Unos niños juegan a su alrededor, gritando y corriendo furiosamente. Cada vez que les llama la atención, recibe burlas y la hiriente frase de viejo imperfecto.

Ese epíteto ya le era familiar. Hace años cuando aún trabajaba, cuando era un obrero vanguardia y un dirigente sindical y un come candela que siempre daba el paso al frente y combatía todo lo mal hecho, así le decían muchos de sus compañeros: tipo imperfecto.

Nunca entendió porque de pronto esa palabra, empezó a definir a todo aquel que intentaba hacer las cosas bien, o que señalaba lo que estaba mal… Habían cambiado tantas cosas y con ellas el idioma también, pensaba.

Una gritería en medio de la multitud. Prefiere no acercarse. Los gritos se hacen cada vez mayores y eso le trae recuerdos. Se había pasado la vida gritando.

Cuando siendo un niño de apenas 15 años, se fue a alfabetizar a las montañas:

-¡Lápiz, cartilla, manual, alfabetizara, alfabetizar…!

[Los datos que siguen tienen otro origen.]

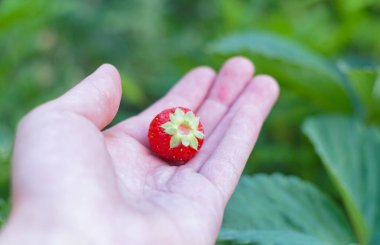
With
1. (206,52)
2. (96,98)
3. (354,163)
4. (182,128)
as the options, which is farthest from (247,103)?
(206,52)

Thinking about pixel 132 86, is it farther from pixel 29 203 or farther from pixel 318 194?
pixel 29 203

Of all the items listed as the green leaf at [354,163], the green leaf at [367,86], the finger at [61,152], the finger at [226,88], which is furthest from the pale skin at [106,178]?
the green leaf at [367,86]

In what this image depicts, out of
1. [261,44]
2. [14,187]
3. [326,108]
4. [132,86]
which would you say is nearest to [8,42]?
[132,86]

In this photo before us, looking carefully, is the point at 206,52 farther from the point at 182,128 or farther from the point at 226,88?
the point at 182,128

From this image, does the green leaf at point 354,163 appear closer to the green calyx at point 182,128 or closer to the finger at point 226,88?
the finger at point 226,88

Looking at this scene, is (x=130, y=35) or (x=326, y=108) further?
(x=130, y=35)

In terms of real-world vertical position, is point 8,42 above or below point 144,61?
above
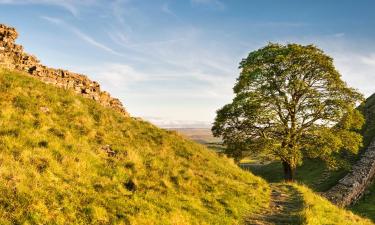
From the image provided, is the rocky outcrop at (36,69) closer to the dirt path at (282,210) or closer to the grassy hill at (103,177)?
the grassy hill at (103,177)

Cuando siendo un joven alegre, se iba voluntariamente a las zafras de caña o de café:

¡…Ay malembe, que los cubanos, ni se rinden, ni se venden, malembe…!

Cuando gritó en los actos de repudios:

-¡Que se vaya la escoria, que se vayan los gusanos!!!

Cuando vociferaba en los desfiles del 1ro de mayo:

-¡Fidel pichea que los yanqui no batean!!!!

Cuando frenético, lanzando ráfagas desde una trinchera en las selvas de África, exclamaba:

-¡Cojoneee!

También en las tribunas abiertas: ¡Liberen a Elián! Y en las tantas marchas del pueblo combatiente: ¡Reagan, Carter, Clinton, Bush,… cabrón, acuérdate de Girón!

Y más recientemente: ¡Obama, devuelve a los Cinco!

Ahora solo lo embarga una rara sensación, de no entender ¿qué pasó? Ahora es solo un viejo cansado que guarda medallas y diplomas en un escaparate. Un veterano pensionado que ha quedado traumado por los clamores.

Piensa que muchos de sus amigos se fueron por el Mariel. Que otros murieron en Angola. Que le quedan dos o tres que ve en la consulta para chequear la próstata, o jugando dominó en el Círculo de Abuelos.

Sus hijos le tiran en cara,…qué tanto que se jodió por esto y se les está cayendo la casa. Sus nietos ponen la música muy alta y solo hablan de irse del país.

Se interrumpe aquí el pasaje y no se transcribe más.